Page 1 of 1

Breaking Up Mixed Data and Classifying

Posted: Wed Sep 30, 2009 1:31 pm
by emeri1md
I'm taking mixed data, such as 3KG, and breaking them up. It's easy as long as I know for certain that the trailing characters will always be the measurement unit. However, I also get other data in the same format. This is giving me bad data in my output.
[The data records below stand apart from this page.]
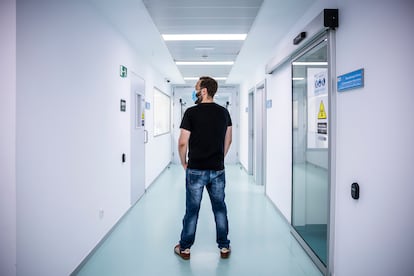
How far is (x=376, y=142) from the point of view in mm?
1845

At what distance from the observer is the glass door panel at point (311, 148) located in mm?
2682

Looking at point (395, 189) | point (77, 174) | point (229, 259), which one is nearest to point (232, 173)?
point (229, 259)

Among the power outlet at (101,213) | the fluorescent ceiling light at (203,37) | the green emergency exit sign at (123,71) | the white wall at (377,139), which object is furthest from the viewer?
the fluorescent ceiling light at (203,37)

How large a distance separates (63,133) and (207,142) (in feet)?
4.05

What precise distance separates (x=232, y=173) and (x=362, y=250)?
5.96m

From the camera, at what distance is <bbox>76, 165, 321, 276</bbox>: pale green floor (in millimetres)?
2701

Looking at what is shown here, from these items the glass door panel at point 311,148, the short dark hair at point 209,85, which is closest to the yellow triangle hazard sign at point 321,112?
the glass door panel at point 311,148

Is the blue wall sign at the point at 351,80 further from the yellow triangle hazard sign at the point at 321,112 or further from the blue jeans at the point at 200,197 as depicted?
the blue jeans at the point at 200,197

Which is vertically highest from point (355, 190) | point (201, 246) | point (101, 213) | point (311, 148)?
point (311, 148)

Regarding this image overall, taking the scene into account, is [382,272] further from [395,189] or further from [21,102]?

I need to take a pattern like this:

* >

and make sure that the characters belong to the measurement unit classification. I know I can use CONVERT in many ways, but none that I can think of seem like they will work. If I could get the number removed from the >, then I could easily use CONVERT, but nothing (according to the reference) seems to remove a portion of the token, just copy.

Is there a way to check a user variable for the classification of the word? I'm fairly certain there isn't.

Thanks.

Posted: Wed Sep 30, 2009 2:13 pm
by JRodriguez
Check below pattern actions to lookup the trailing alphabetic against a lookup table using convert

copy [1](-c) Temp1 ; Will extract all trailing alphabetic characters from operand 1
copy[1](n) Temp2, Will extract all leading numeric characters form operand 1

CONVERT Temp1 @CHECKMESUNIT.TBL TEMP ; if Temp1 on CHECKMESUNIT table it will return "MesUnit" string

[Temp1 = "MesUnit"]
COPY Temp1 {MesUnit}

Posted: Mon Oct 05, 2009 7:53 am
by emeri1md
That would work, except I also need to use the abbreviated form of the word. Saying that, and thinking about your solution, a messy fix would be to have two tables, one to see if the value of the characters is a unit of measure, and a second one to actually change the value to the abbreviated version.

Do you see any alternatives?

Thanks,

Matt

Posted: Mon Oct 05, 2009 5:56 pm
by stuartjvnorton
Hi Matt,

Take a look at CONVERT_S (p31 in the PAL reference).
Sounds like it might be what you want.

< ; whatever pattern
CONVERT_S [1] @units.tbl TKN U ^ ;where U is some type for units

^ | U ;the CONVERT_S permanently split it into 2 tokens.
COPY [1] {Amount}
COPY [2] {Unit}
RETYPE [1] 0
RETYPE [2] 0

The TBL has the normal and stan version of the unit and an optional Comparison Threshold, like a CLS file without the Field Type column.

Posted: Tue Oct 06, 2009 6:25 am
by emeri1md
Thanks for bringing that up, Stuart, but the patterns < or > do not always match up to measurement. It can be another value as well. I need to be able to check and see if it is a unit before committing to it. The same for other types of < and >.

Posted: Tue Oct 06, 2009 3:21 pm
by ray.wurlod
That's why Stuart recommended a lookup against units.tbl as part of his solution.

Posted: Wed Oct 07, 2009 6:24 am
by emeri1md
So you're saying that it will only change the type if it finds it in the table... Sorry, I must have missed that. Thanks for the help. I'll try it out and then mark this as resolved.